Image-caption web data
Start of Block

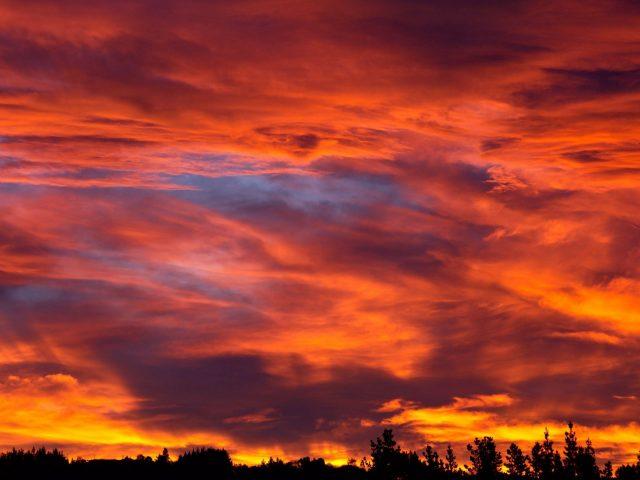 Закат небо деревья кусты облака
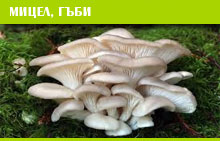 МИЦЕЛ, ГЪБИ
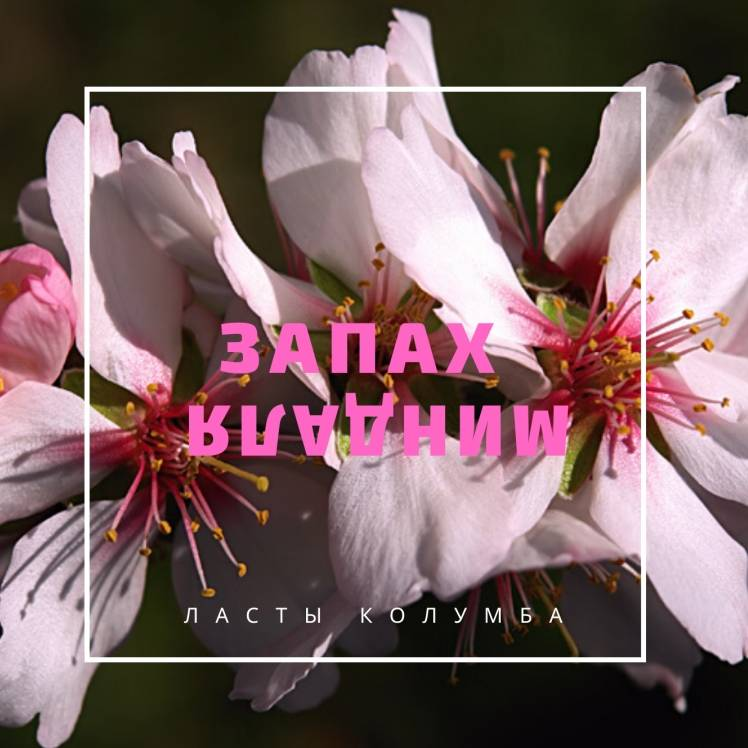 Ласты Колумба-Запах миндаля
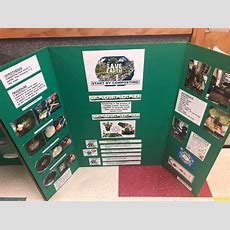 2019 Science Fair  Mcginnis Woods Country Day School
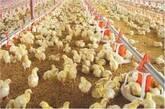 venta de pollos para engorde por cajas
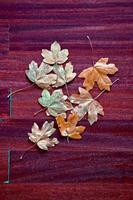 feuille d'arbre jaune en saison d'automne photo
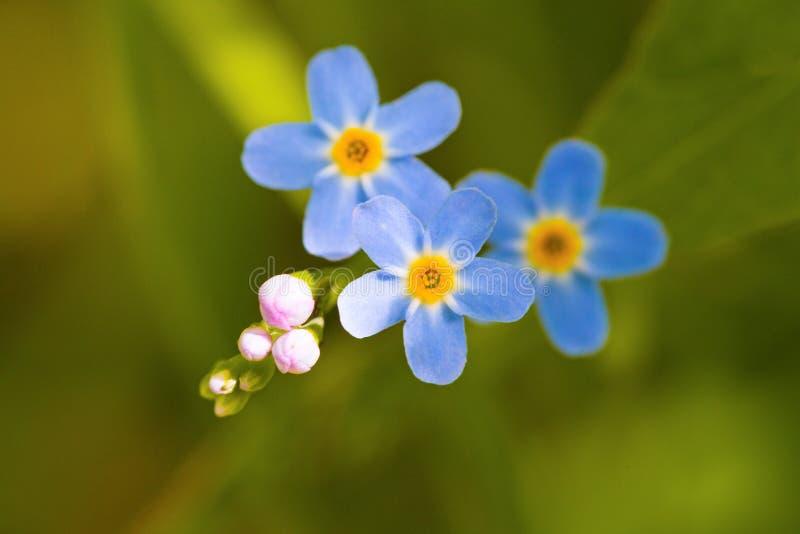 微小的蓝色宏指令开花勿忘草和五颜六色的草背景本质上 关闭 免版税库存图片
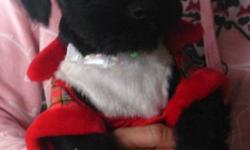 I have two goregous little scottish terrier puppies one male and one female. They have been vet checked first shots dewormed and are ready for there new homes. 705-286-0812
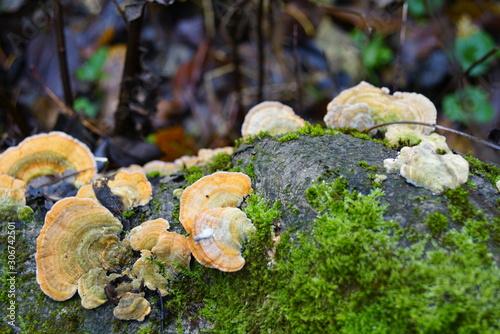 Foto auf Leinwand Darknightsky Herbst Baum Pilz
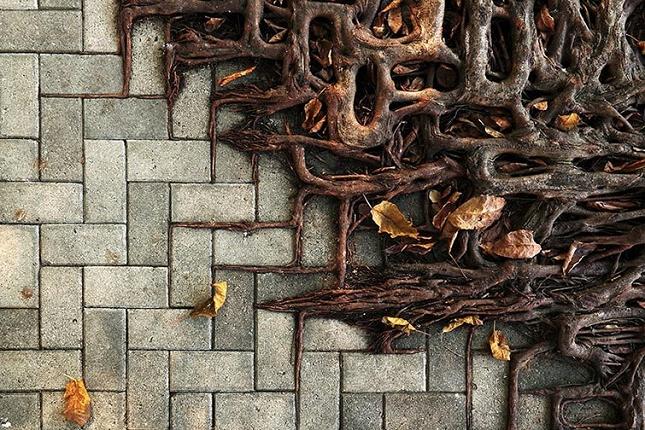Les racines des arbres suivent le motif des pavés 2
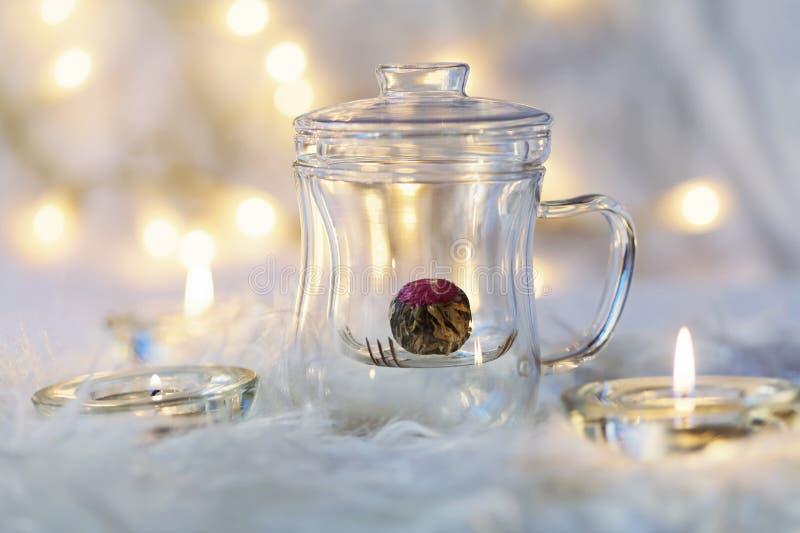 Zielony chiński herbaciany kwiatu pączka kwitnienie w szklanej herbacianej filiżance na bokeh tle zdjęcia royalty free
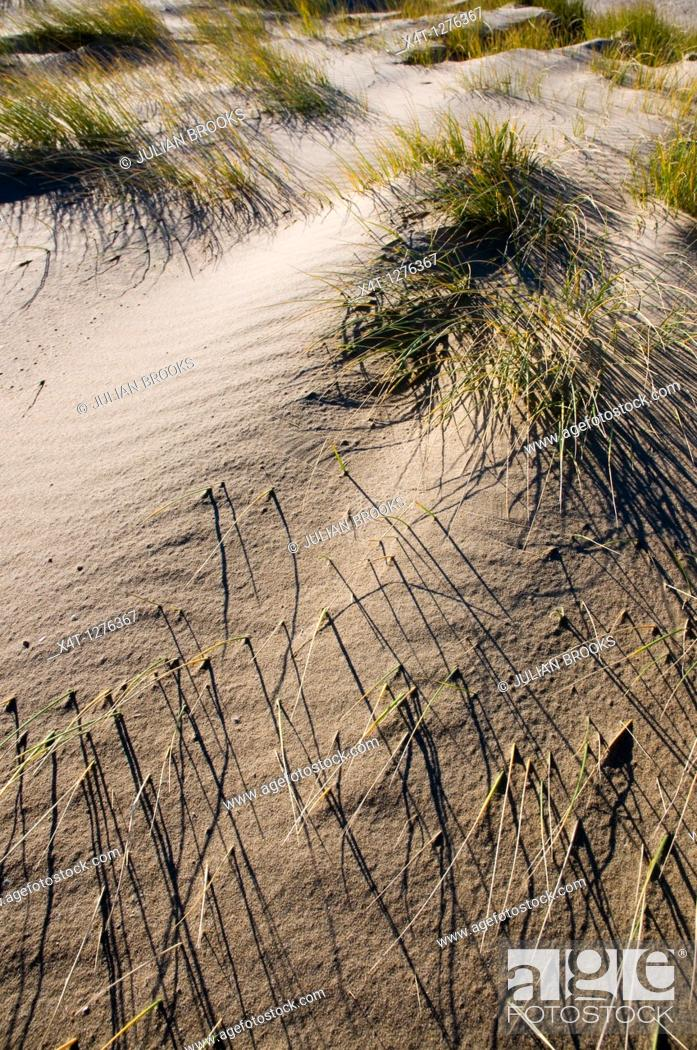 Stock Photo: patterns made by grass and wind on a sand dune.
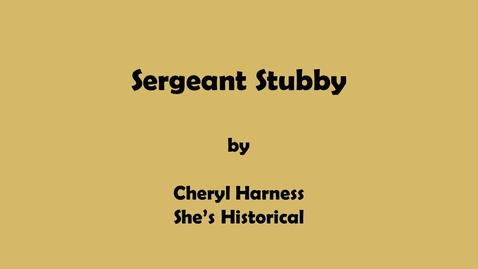 Thumbnail for entry Sergeant Stubby by Cheryl Harness, She's Historical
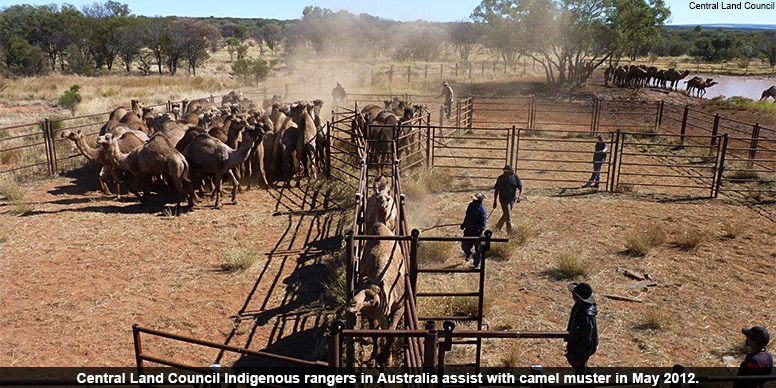 Central Land Council Indigenous rangers in Australia assist with camel muster in May 2012.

End of Block

Return all the data exactly, and keep the pictures out.

* Answer to this problem
 Закат небо деревья кусты облака
 МИЦЕЛ, ГЪБИ
 Ласты Колумба-Запах миндаля
 2019 Science Fair  Mcginnis Woods Country Day School
 venta de pollos para engorde por cajas
 feuille d'arbre jaune en saison d'automne photo
 微小的蓝色宏指令开花勿忘草和五颜六色的草背景本质上 关闭 免版税库存图片
 I have two goregous little scottish terrier puppies one male and one female. They have been vet checked first shots dewormed and are ready for there new homes. 705-286-0812
 Foto auf Leinwand Darknightsky Herbst Baum Pilz
Les racines des arbres suivent le motif des pavés 2
 Zielony chiński herbaciany kwiatu pączka kwitnienie w szklanej herbacianej filiżance na bokeh tle zdjęcia royalty free
 Stock Photo: patterns made by grass and wind on a sand dune.
 Thumbnail for entry Sergeant Stubby by Cheryl Harness, She's Historical
 Central Land Council Indigenous rangers in Australia assist with camel muster in May 2012.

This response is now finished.